In Sacramento this week, restaurants are offering special menus and promotions as part of a week-long event dubbed America’s Farm-to-Fork Capital. The week began with a cattle drive on Sept. 23, as about 50 steers sauntered from the Tower Bridge down Capitol Mall toward the state Capitol.

The week culminates in the Farm-to-Fork Festival Sept. 28 on Capitol Mall, featuring local farmers and chefs, animal displays, a kids’ zone and live music.
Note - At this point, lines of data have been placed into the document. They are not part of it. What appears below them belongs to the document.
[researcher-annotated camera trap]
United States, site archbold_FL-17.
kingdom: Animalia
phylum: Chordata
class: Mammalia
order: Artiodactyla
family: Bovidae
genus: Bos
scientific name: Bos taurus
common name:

As many as 15,000 are expected to attend, said Mike Testa, senior vice president of the Sacramento Convention and Visitors Bureau.

“The genesis is that we have about 1.5 million acres of agriculture in this region ... not only produce, but wine grapes and protein,” Testa said. “Not only is it feeding the community, but we export so much of the product to the rest of the country that we thought that was worthy of celebrating.”

At the Anderson outing, children were amazed at all the things farmers do.

“I didn’t know you could raise worms,” said Trinity Willburn, 9, of Pacheco School. Her classmate, 9-year-old Gavin Bonner, liked the farm-to-fork lesson.

“I enjoyed the amusement of my teacher’s going up and making a smoothie,” he said.